--- Exercise text Enclosed Below ---

Monitoring and Analytics

Effective monitoring and analytics are essential for maintaining a healthy, secure, and optimized NexStorage environment. This guide covers the metrics NexStorage exposes, how to set up monitoring dashboards, configure alerts, and leverage advanced analytics capabilities.

Available Metrics

NexStorage exposes comprehensive metrics at multiple levels, providing visibility into all aspects of your storage infrastructure.

System-Level Metrics

Metric	Description	Unit
`system.cpu.usage`	CPU utilization across all NexStorage nodes	Percentage
`system.memory.usage`	Memory utilization across all NexStorage nodes	Percentage
`system.disk.usage`	Storage utilization across all disks	Percentage
`system.network.throughput`	Network traffic throughput	Bytes/second
`system.requests.total`	Total number of API requests	Count
`system.requests.active`	Currently active API requests	Count
`system.nodes.online`	Number of online nodes	Count
`system.nodes.total`	Total number of nodes	Count
`system.uptime`	Time since system start	Seconds

Storage Metrics

Metric	Description	Unit
`storage.capacity.total`	Total storage capacity	Bytes
`storage.capacity.used`	Used storage capacity	Bytes
`storage.capacity.free`	Available storage capacity	Bytes
`storage.objects.count`	Total number of objects stored	Count
`storage.objects.size.avg`	Average object size	Bytes
`storage.buckets.count`	Number of buckets	Count
`storage.replication.lag`	Replication lag between nodes	Seconds
`storage.healing.active`	Number of active healing operations	Count
`storage.healing.queued`	Number of queued healing operations	Count

Performance Metrics

Metric	Description	Unit
`performance.latency.read`	Read operation latency	Milliseconds
`performance.latency.write`	Write operation latency	Milliseconds
`performance.throughput.read`	Read throughput	Bytes/second
`performance.throughput.write`	Write throughput	Bytes/second
`performance.iops.read`	Read operations per second	Count/second
`performance.iops.write`	Write operations per second	Count/second
`performance.requests.success`	Successful API requests	Count
`performance.requests.error`	Failed API requests	Count
`performance.cache.hit_ratio`	Cache hit ratio	Percentage

Per-Bucket Metrics

Metric	Description	Unit
`bucket.{name}.size`	Total size of objects in bucket	Bytes
`bucket.{name}.objects`	Number of objects in bucket	Count
`bucket.{name}.bandwidth.in`	Incoming bandwidth to bucket	Bytes/second
`bucket.{name}.bandwidth.out`	Outgoing bandwidth from bucket	Bytes/second
`bucket.{name}.operations.read`	Read operations on bucket	Count
`bucket.{name}.operations.write`	Write operations on bucket	Count
`bucket.{name}.operations.delete`	Delete operations on bucket	Count

Metrics Exporters

NexStorage supports multiple metrics export formats for integration with your existing monitoring stack.

--- End of Enclosed Exercise text ---

- [Work request A]: In the NexStorage monitoring guide, rewrite the part that opens with the words containing "Effective monitoring and" and closes with "advanced analytics capabilities.", putting "document" in place of "guide".
- [Work request B]: Translate this sentence from the NexStorage monitoring guide into Spanish: "NexStorage supports multiple metrics export formats for integration with your existing monitoring stack."
- [Work request C]: Carry on writing the NexStorage monitoring guide from the point where it stops.
You will not need the lines to complete this.

--- Raw data Enclosed Below ---

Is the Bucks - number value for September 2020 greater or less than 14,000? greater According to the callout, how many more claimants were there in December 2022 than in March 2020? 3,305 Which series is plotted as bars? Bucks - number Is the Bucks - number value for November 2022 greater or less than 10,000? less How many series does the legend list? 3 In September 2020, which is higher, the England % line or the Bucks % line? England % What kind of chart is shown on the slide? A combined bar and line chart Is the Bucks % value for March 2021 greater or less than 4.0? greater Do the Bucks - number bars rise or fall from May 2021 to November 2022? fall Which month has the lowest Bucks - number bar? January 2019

--- End of Enclosed Raw data ---

- [Written reply A]:
Effective monitoring and analytics are essential for maintaining a healthy, secure, and optimized NexStorage environment. This document covers the metrics NexStorage exposes, how to set up monitoring dashboards, configure alerts, and leverage advanced analytics capabilities.

- [Written reply B]: NexStorage admite múltiples formatos de exportación de métricas para su integración con su pila de monitoreo existente.

- [Written reply C]:
Prometheus Metrics

NexStorage exposes Prometheus-compatible metrics at the /metrics endpoint:

# Enable Prometheus metrics
nexstorage-admin config set metrics.prometheus.enabled true
nexstorage-admin config set metrics.prometheus.endpoint ":9000/metrics"

Example scrape configuration for Prometheus:

scrape_configs:
  - job_name: 'nexstorage'
    scrape_interval: 15s
    scheme: https
    tls_config:
      insecure_skip_verify: false
      ca_file: /path/to/ca.crt
    static_configs:
      - targets: ['nexstorage-server:9000']

StatsD Metrics

For StatsD integration:

# Enable StatsD metrics export
nexstorage-admin config set metrics.statsd.enabled true
nexstorage-admin config set metrics.statsd.address "statsd.example.com:8125"
nexstorage-admin config set metrics.statsd.prefix "nexstorage"

JSON Metrics API

NexStorage also provides a comprehensive JSON metrics API:

# Authenticate and get a token
TOKEN=$(curl -s -X POST \
  -H "Content-Type: application/json" \
  -d '{"accessKey":"YOUR_ACCESS_KEY","secretKey":"YOUR_SECRET_KEY"}' \
  https://nexstorage.example.com/api/v1/auth | jq -r .token)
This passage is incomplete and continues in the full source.